◆ Selection ◆
__________
# The Psychology of the Show Ring



## Dechi (Aug 22, 2015)

Interesting, thanks !


----------



## lily cd re (Jul 23, 2012)

I could have told you all of that without a study! But thanks Frank it is interesting to see my experiences verified by an outside source.


----------



## Countryboy (May 16, 2011)

lily cd re said:


> I could have told you all of that without a study! But thanks Frank it is interesting to see my experiences verified by an outside source.


It's probably only news to people who've never attended a show or trials, eh? All you have to do is look around. 

Good to have it quantified???? lol


----------



## Coldbrew (Jun 17, 2015)

This is interesting to me, as I've never been to a dog show.

I had wondered if tendency toward older women was a poodle thing; have those of you with show experience seen any difference in the "types" of people that have other breeds?


----------



## Countryboy (May 16, 2011)

Coldbrew said:


> This is interesting to me, as I've never been to a dog show.
> 
> I had wondered if tendency toward older women was a poodle thing; have those of you with show experience seen any difference in the "types" of people that have other breeds?
__________
◆ What you will do ◆
1. Summarize the thread on the psychology of the show ring in two sentences.
2. From the thread, extract the passage starting at "It's probably only" and ending at "(Jun 17, 2015)".
The rows that come next are separate material, unrelated to the thread.

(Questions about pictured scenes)
__________
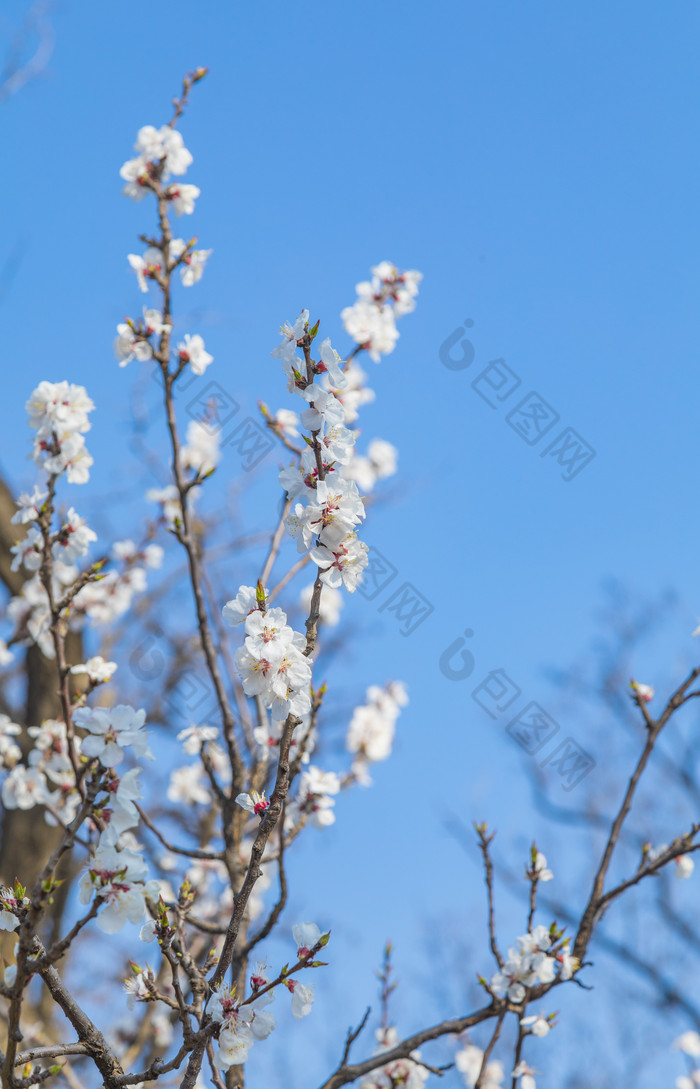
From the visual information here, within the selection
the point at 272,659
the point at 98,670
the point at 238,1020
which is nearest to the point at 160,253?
the point at 98,670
__________
◆ Answers for this exercise ◆
1. Posters find the material interesting: one says they could have said all of it without a study but likes seeing their experiences verified by an outside source, and another suggests it is probably news only to people who have never attended a show or trials. A poster who has never been to a dog show wonders whether the tendency toward older women is a poodle thing and asks whether those with show experience have seen different types of people with other breeds.

2.
It's probably only news to people who've never attended a show or trials, eh? All you have to do is look around. 

Good to have it quantified???? lol


----------



## Coldbrew (Jun 17, 2015)